▶ [Exercise aim]: Using the entries below, write out the line with "common name: mouse species", the line with "United States, site archbold_FL-18.", and every line in between, exactly as each is written.

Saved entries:
________________________

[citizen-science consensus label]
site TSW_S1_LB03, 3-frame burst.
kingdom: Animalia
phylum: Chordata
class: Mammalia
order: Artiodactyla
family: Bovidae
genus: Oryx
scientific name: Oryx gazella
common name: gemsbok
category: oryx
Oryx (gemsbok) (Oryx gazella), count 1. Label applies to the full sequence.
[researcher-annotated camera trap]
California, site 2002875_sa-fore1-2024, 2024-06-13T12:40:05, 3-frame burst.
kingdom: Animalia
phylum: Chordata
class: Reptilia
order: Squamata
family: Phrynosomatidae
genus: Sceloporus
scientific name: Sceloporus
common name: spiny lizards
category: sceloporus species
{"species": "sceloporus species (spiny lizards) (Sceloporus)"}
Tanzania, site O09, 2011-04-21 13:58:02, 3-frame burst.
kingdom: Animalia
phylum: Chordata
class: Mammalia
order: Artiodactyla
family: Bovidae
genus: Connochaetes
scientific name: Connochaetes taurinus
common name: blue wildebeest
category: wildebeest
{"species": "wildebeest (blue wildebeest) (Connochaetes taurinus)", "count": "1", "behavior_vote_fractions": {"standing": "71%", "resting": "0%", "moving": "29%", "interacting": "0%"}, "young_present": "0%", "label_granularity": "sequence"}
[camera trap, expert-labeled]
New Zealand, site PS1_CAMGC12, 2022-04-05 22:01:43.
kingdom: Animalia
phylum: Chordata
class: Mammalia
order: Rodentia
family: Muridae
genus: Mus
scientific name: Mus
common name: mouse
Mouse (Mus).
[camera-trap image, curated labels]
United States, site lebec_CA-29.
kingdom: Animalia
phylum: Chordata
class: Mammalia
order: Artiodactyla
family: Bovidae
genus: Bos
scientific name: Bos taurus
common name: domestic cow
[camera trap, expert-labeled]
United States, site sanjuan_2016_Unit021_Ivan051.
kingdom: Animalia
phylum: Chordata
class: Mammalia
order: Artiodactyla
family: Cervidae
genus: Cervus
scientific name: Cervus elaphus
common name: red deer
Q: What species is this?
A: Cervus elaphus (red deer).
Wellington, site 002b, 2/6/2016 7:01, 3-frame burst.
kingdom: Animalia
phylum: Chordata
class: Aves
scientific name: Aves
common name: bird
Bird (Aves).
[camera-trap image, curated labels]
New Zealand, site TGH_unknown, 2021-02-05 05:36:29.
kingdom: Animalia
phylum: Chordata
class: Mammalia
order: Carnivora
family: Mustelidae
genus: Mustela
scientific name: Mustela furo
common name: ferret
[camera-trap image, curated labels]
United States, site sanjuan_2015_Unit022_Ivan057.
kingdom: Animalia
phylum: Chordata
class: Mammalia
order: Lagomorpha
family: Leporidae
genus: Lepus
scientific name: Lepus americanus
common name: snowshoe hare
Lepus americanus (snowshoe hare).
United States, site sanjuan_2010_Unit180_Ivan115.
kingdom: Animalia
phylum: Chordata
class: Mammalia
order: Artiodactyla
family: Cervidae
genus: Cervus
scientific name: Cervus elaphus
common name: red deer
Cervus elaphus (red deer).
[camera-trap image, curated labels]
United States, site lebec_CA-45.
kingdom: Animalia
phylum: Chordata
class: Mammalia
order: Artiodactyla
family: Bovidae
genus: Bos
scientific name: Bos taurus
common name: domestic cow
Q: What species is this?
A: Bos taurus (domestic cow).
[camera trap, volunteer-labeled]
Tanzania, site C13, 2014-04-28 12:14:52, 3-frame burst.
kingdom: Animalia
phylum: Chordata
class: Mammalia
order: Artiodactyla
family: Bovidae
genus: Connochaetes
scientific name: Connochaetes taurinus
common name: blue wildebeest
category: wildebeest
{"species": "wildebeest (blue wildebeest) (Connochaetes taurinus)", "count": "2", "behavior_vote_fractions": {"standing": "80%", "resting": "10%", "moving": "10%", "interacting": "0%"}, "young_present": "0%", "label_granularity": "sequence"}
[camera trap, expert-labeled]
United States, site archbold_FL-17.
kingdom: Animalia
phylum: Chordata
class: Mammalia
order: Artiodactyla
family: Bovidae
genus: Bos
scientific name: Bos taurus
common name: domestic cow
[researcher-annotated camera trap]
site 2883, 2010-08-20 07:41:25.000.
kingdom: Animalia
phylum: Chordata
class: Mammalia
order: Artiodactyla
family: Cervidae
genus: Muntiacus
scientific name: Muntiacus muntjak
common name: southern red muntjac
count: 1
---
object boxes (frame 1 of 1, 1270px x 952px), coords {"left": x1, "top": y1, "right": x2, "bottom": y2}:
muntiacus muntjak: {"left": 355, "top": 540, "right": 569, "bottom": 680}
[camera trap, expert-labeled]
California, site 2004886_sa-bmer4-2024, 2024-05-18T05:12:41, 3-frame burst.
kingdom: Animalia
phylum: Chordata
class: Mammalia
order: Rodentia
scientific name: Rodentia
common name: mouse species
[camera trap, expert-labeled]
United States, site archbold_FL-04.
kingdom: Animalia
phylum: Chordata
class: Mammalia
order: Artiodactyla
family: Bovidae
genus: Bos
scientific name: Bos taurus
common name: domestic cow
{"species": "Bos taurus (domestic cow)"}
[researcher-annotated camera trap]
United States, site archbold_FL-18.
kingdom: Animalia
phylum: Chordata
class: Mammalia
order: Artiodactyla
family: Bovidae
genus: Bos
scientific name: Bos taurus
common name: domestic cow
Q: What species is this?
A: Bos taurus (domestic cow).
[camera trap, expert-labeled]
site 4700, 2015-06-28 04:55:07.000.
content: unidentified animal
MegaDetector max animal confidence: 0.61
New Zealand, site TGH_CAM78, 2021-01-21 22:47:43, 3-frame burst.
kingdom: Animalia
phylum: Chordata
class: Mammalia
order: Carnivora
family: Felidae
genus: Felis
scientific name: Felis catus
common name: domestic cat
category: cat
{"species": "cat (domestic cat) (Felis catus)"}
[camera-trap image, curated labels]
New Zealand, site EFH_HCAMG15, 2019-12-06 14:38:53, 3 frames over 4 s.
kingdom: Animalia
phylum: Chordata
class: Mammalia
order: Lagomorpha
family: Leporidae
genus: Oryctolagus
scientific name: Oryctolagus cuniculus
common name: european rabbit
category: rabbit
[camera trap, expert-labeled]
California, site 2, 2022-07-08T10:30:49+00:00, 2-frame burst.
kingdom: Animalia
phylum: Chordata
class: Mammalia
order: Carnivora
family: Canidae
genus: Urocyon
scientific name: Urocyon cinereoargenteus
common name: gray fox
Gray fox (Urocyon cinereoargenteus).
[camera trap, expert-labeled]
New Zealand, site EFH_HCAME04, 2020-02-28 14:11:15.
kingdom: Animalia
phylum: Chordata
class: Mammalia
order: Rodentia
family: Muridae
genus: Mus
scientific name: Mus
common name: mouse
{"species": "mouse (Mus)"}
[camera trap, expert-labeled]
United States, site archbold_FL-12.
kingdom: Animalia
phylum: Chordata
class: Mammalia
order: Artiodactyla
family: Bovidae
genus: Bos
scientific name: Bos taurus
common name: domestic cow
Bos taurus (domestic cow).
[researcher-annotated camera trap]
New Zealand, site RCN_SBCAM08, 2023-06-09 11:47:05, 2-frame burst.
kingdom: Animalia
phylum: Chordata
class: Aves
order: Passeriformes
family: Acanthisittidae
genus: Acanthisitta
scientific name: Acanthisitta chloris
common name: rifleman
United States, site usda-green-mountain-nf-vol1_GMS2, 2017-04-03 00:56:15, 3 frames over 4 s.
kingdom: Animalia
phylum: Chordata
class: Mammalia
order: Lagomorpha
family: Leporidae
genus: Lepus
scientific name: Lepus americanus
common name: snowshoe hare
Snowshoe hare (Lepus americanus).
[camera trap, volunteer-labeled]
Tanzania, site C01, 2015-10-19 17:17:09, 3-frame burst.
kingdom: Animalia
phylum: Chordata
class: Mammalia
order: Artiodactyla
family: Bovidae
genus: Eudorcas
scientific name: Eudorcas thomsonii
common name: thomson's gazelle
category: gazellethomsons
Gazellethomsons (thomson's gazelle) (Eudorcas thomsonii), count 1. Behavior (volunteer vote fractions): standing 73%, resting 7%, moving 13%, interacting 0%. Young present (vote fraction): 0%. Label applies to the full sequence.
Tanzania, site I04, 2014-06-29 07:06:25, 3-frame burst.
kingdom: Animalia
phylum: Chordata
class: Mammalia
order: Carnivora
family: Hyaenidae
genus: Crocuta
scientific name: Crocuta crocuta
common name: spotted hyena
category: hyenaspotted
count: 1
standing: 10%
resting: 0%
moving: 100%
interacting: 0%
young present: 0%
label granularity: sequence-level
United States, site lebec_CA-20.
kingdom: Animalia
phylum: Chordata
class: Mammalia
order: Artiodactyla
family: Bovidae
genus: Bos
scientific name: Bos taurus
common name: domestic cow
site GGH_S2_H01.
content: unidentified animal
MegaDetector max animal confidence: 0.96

________________________

▶ [Final answer]:
common name: mouse species
[camera trap, expert-labeled]
United States, site archbold_FL-04.
kingdom: Animalia
phylum: Chordata
class: Mammalia
order: Artiodactyla
family: Bovidae
genus: Bos
scientific name: Bos taurus
common name: domestic cow
{"species": "Bos taurus (domestic cow)"}
[researcher-annotated camera trap]
United States, site archbold_FL-18.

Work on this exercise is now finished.